• **THE EXERCISE**: Count the lines in the items below that contain the word "camera". Give only the number.

• **MATERIAL SHOWN**:
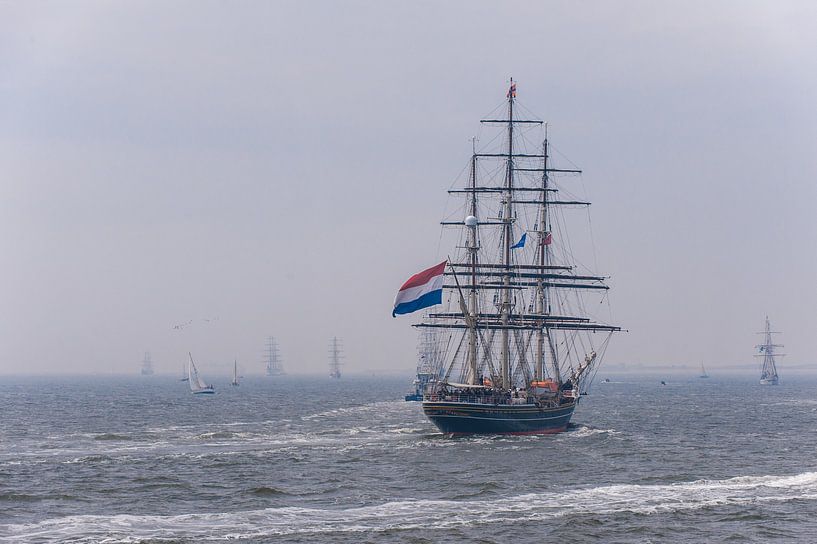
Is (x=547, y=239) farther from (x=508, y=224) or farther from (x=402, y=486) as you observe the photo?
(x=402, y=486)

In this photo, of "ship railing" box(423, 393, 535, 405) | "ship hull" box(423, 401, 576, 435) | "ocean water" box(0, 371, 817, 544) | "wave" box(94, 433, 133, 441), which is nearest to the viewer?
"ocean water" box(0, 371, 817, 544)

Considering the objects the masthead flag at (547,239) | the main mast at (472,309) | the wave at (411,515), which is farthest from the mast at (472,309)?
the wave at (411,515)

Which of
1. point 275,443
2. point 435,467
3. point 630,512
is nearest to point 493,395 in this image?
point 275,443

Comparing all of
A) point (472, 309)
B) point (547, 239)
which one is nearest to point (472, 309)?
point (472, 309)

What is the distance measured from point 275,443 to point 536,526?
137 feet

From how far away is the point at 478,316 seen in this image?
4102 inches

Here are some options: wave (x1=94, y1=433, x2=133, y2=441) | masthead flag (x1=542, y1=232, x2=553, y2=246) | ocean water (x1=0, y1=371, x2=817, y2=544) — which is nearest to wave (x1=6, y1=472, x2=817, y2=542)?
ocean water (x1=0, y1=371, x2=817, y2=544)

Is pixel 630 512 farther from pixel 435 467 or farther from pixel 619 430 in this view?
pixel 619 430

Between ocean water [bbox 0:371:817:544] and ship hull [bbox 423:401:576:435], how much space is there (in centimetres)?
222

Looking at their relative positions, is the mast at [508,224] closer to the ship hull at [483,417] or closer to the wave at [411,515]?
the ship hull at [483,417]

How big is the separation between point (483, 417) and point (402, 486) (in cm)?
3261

==

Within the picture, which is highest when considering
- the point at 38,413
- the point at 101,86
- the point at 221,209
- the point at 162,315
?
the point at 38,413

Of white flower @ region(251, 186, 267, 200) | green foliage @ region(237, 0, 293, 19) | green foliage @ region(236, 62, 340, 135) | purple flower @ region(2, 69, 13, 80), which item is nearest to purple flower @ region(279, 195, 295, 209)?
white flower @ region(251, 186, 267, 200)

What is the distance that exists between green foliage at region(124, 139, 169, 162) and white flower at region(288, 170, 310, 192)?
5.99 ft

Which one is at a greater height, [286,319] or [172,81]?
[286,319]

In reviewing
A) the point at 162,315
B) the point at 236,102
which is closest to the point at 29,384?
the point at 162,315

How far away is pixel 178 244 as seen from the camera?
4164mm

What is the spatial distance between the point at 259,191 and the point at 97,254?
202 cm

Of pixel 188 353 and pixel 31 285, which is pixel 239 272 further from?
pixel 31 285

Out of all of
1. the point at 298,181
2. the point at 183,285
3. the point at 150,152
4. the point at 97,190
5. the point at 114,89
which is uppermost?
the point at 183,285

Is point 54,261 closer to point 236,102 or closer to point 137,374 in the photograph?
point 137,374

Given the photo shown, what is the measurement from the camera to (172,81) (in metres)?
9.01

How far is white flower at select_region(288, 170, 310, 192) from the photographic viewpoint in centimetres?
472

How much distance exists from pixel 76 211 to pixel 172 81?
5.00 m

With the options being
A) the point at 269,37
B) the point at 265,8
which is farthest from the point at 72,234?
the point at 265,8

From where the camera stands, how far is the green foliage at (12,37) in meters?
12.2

• **IN RESPONSE**: 3